Lombok Tengah (ANTARA) - Kondisi banjir di wilayah lingkar Mandalika di Desa Kuta Kecamatan Pujut Kabupaten Lombok Tengah Provinsi Nusa Tenggara Barat (NTB) mulai surut pascacuaca ekstrem yang melanda wilayah setempat.

"Hingga saat ini, kondisi air di sebagian besar titik terdampak telah berangsur surut dan arus lalu lintas mulai kembali normal," kata Kapolsek Kawasan Mandalika Iptu Kadek Angga Nambara di Lombok Tengah, Selasa.

Personel Polsek Kawasan Mandalika bersama instansi terkait tetap melakukan pemantauan untuk mengantisipasi potensi cuaca ekstrem susulan.

"Kami mengimbau seluruh masyarakat, khususnya yang berada di wilayah rawan genangan dan dekat aliran sungai maupun perbukitan, agar tetap waspada. Pastikan saluran air di lingkungan masing-masing tidak tersumbat, hindari berteduh di bawah pohon saat angin," katanya.

Baca juga: Cuaca ekstrem terjang Mandalika, Sirkuit tetap bebas banjir

‎Ia mengatakan curah hujan tinggi yang disertai angin kencang melanda wilayah Lombok Tengah sejak Senin (23/2) hingga Selasa (24/2), mengakibatkan sejumlah wilayah terdampak banjir dan pohon tumbang di wilayah Desa Kuta atau lingkar Mandalika.

‎Peristiwa tersebut terjadi sekitar pukul 11.45 Wita setelah hujan dengan intensitas tinggi disertai angin kencang mengguyur wilayah Mandalika.

Curah hujan yang tinggi menyebabkan meningkatnya debit air dari perbukitan serta meluapnya saluran drainase yang tidak mampu menampung volume air.

"Sehingga mengakibatkan genangan di sejumlah ruas jalan dan pemukiman warga," katanya.

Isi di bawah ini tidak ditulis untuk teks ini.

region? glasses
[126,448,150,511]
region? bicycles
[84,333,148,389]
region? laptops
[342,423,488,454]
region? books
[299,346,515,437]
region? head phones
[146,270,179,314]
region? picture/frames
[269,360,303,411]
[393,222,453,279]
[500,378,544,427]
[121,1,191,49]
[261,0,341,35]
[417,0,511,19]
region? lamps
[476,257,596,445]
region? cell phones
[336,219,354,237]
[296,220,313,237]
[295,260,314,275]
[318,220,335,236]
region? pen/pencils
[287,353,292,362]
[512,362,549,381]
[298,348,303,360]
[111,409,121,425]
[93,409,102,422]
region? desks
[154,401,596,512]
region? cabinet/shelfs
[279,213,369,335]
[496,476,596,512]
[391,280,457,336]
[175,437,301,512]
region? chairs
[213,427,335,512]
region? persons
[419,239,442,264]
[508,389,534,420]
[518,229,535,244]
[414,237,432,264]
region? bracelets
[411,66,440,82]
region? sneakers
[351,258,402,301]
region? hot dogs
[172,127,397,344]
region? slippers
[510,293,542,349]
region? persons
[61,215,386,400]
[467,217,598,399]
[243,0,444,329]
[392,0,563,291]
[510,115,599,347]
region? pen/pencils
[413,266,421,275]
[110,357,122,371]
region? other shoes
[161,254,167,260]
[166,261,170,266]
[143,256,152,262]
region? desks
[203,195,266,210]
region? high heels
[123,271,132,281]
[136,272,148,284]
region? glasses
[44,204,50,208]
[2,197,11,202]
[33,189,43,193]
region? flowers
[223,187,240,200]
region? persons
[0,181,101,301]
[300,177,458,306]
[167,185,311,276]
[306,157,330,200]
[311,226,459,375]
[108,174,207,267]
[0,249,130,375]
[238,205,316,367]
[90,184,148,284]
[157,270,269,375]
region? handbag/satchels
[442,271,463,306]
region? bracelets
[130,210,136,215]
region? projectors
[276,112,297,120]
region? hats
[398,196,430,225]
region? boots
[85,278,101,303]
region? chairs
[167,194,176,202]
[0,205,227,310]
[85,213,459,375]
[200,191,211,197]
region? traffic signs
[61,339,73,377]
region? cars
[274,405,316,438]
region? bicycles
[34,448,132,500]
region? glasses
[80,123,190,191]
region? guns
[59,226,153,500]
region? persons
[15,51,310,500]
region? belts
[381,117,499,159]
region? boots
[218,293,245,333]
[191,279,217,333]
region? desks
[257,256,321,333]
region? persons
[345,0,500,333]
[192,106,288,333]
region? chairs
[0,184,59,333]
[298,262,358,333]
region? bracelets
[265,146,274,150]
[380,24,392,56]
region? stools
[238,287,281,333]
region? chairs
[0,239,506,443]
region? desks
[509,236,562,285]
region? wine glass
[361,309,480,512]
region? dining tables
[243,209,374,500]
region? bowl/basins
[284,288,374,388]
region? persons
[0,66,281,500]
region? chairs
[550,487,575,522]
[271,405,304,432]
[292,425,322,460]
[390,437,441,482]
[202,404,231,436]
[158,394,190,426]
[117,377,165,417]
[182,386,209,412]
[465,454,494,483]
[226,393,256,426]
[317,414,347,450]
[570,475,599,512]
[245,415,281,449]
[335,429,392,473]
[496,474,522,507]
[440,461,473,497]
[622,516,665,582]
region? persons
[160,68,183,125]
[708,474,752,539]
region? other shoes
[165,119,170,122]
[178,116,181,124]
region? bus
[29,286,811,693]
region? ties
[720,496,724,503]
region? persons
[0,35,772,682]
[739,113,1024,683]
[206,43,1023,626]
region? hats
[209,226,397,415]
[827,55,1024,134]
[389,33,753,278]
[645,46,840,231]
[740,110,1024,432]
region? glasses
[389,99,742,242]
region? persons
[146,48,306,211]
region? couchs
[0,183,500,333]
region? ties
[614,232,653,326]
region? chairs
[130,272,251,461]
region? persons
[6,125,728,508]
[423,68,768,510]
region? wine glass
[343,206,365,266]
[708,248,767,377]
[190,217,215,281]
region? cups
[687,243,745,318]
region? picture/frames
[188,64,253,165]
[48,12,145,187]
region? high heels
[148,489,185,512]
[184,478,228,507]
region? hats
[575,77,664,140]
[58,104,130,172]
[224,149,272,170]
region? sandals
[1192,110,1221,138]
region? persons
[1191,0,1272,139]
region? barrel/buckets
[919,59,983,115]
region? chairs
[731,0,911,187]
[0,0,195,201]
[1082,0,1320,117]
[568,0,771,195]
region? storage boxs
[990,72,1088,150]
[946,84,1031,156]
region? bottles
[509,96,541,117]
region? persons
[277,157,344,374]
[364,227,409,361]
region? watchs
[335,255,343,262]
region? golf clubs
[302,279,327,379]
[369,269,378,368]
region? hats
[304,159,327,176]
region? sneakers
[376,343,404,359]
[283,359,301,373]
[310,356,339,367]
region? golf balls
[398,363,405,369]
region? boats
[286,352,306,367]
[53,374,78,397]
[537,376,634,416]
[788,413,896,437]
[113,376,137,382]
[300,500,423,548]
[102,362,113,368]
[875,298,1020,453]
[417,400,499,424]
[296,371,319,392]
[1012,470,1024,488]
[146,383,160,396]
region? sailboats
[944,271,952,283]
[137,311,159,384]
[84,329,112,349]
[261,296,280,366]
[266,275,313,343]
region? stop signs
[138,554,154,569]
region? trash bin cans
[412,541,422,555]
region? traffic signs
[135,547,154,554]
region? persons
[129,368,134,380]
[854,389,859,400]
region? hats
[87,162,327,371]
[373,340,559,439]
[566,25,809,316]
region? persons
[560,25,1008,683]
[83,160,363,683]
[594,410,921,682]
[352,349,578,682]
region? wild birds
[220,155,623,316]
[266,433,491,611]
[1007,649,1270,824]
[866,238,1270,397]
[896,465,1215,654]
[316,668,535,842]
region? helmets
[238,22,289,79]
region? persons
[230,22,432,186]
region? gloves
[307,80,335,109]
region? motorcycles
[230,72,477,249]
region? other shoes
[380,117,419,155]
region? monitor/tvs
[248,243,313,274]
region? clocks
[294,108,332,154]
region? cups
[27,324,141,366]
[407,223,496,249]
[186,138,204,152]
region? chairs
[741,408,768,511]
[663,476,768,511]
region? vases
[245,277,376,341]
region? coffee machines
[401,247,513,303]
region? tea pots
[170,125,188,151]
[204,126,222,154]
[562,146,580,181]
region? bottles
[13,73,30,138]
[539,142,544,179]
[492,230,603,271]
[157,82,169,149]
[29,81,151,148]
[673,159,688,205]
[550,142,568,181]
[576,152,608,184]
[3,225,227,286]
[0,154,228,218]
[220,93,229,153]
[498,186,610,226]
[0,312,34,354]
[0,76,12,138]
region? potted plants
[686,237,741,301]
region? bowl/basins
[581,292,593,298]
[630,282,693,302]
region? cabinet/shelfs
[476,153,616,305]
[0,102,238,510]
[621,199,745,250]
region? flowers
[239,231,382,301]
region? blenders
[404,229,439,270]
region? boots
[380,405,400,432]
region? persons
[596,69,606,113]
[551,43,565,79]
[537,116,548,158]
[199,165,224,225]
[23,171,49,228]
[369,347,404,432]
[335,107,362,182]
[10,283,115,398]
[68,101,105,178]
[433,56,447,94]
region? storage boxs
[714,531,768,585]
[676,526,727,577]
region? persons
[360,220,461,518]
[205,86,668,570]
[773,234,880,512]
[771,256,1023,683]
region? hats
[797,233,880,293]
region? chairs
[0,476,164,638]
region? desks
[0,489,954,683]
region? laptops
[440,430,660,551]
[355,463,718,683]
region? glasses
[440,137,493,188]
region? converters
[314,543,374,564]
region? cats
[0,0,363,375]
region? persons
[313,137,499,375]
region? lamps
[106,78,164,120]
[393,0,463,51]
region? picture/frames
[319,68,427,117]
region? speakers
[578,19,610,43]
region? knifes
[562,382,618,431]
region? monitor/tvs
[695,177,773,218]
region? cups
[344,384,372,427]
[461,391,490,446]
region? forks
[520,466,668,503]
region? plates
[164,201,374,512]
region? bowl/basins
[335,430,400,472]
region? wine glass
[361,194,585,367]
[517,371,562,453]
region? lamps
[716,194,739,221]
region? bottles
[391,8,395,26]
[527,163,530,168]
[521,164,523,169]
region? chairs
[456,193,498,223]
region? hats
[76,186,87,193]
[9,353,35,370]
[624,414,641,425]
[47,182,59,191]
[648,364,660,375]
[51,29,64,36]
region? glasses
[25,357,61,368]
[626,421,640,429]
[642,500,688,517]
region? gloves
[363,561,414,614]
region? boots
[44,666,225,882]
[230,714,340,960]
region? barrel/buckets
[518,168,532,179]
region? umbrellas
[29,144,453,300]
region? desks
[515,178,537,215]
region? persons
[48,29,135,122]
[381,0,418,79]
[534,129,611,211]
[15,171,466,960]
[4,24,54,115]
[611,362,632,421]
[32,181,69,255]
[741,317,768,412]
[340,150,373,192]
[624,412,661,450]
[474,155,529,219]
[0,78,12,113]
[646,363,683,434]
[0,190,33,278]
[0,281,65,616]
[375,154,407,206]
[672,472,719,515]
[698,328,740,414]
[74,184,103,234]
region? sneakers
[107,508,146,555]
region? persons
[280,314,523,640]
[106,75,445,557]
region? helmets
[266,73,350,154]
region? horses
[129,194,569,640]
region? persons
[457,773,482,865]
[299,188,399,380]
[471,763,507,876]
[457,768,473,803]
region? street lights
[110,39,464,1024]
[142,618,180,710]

Baca juga: TNI membersihkan jaringan irigasi depan Sirkuit Mandalika

Ia mengatakan di Dusun Kuta I Desa Kuta, pohon tumbang terjadi di depan Starbucks Kuta Mandalika dan langsung dilakukan pemotongan serta pembersihan oleh tim Basarnas bersama petugas di lapangan.

Selain itu, luapan air setinggi lutut kaki orang dewasa merendam Jalan Gang Jivana Resort. Genangan juga terjadi di depan JM Hotel Kuta Lombok setinggi 20 sentimeter serta di gang samping hotel mencapai 50 sentimeter.

Kemudian di Dusun Baturiti, air menggenangi jalan gang Sriwulan, di Dusun Mengalung, luapan air menyebabkan robohnya dinding salah satu rumah warga dan merendam beberapa unit kendaraan milik warga.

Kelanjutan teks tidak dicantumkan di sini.